Tuesday 16 November 2010

The PCC Page, no.6: Judge injects meaning into “SME Court”

The PCC Pages is a series of Tuesday features on the new regime for litigation before the recently revamped Patents County Court (PCC) for England and Wales, hosted by PatLit but furnished by the Chartered Institute of Patent Attorneys (CIPA). In this post, CIPA President Alasdair Poore focuses further on the rules relating to the transfer of litigation from the Patents Court.

Cautious Co: “So after all that stuff about costs [see The PCC Page No.5], tell me again what sort of case is suitable for the PCC, and what's all that about that transfer thing again?”

Optical Laboratories v Hayden Laboratories [1993] RPC 204 was a classic case under the “old regime” – that is the very old regime – of the PCC. It stands as one of the benchmarks of what went wrong with pleadings in the Patents County Court. More on that in future posts. Quoting Lord Justice Hirst, one can sense the incredulity: “The pleadings are by any standard astonishing documents” – in relation to a simplified procedure involving a defence of 128 pages and reply of 62 pages. Under the new rules, with Judge Birss QC, it seems likely that would be regarded as excessive. Indeed that concern about pleadings, and how the rules would address that, was one of the worries in the Working Group recommending the rule changes about the new rules. Now those worries are encapsulated in the rules in the word “concisely”.

This was a case started in the PCC, but Judge Ford refused to transfer it to the High Court. On appeal on an issue of calling two expert witnesses, McCowan LJ observed “I cannot help wondering if it is the sort of case for which the Patents County Court was designed”. The writer is sure that that would still be the case.

Judge Birss QC’s has given guidance on the transfer of cases in his judgment in ALK v Meridian Medical Technologies and Dey Pharma [2010] EWPCC 014, discussed here on the IPKat last week. This provides some useful insight into when a case is likely to be suitable for the PCC and when it is not, as well as when to transfer and when not.

Judge Birss QC repeated his conclusion from Technical Fibre, that the new rules apply to transfers, albeit taking into account that the case will be conducted on the basis of the old rules.
______________________________
> Task A
Can you quote the PCC post from "The PCC Page, no.6: Judge" through "the Patents Court."?
> Task B
According to the PCC post, why would a defence of 128 pages and a reply of 62 pages likely be regarded as excessive under the new rules?
The listing that follows has no connection to the PCC post.

Stored data
______________________________
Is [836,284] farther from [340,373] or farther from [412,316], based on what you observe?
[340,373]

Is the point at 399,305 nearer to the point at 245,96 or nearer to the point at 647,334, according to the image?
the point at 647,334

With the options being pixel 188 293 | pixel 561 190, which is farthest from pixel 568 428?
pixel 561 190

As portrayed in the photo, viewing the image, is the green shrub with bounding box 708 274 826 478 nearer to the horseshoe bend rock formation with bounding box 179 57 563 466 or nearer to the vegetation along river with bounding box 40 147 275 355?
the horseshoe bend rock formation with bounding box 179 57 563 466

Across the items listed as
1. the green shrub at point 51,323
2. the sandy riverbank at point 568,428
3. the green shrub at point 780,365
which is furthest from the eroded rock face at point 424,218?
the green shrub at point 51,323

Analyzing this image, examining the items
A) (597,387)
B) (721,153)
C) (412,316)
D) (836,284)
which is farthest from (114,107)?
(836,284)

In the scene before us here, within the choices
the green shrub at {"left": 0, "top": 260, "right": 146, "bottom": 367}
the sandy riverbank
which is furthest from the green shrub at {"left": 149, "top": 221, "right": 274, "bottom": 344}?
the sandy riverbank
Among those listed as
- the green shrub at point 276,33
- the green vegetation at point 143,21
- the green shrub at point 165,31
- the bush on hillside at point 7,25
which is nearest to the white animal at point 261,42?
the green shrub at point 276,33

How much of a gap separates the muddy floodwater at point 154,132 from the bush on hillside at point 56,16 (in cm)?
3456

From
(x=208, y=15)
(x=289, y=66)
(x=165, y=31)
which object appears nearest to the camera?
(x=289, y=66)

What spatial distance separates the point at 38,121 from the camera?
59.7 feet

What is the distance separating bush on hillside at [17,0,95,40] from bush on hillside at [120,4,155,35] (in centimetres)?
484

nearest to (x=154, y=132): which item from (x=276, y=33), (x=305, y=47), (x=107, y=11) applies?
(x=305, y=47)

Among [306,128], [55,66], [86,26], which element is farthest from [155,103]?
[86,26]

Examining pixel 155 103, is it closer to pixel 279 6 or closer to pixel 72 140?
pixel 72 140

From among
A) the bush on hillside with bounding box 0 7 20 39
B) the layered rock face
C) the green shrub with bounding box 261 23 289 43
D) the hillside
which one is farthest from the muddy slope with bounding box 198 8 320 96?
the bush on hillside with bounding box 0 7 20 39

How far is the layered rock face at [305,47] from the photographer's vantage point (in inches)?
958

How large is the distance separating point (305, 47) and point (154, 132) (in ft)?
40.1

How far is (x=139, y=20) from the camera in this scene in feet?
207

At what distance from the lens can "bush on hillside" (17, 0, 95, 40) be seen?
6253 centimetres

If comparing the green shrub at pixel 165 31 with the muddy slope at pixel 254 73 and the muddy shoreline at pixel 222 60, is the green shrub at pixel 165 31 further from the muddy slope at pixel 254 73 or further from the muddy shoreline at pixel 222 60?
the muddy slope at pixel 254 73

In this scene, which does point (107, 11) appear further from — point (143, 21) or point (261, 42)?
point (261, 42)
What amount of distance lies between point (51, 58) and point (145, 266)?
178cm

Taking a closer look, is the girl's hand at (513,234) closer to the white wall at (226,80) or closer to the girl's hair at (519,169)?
______________________________
> Task result A
The PCC Page, no.6: Judge injects meaning into “SME Court”

The PCC Pages is a series of Tuesday features on the new regime for litigation before the recently revamped Patents County Court (PCC) for England and Wales, hosted by PatLit but furnished by the Chartered Institute of Patent Attorneys (CIPA). In this post, CIPA President Alasdair Poore focuses further on the rules relating to the transfer of litigation from the Patents Court.

> Task result B
Concern about pleadings was one of the worries of the Working Group that recommended the rule changes. That concern is now built into the new rules through the word "concisely."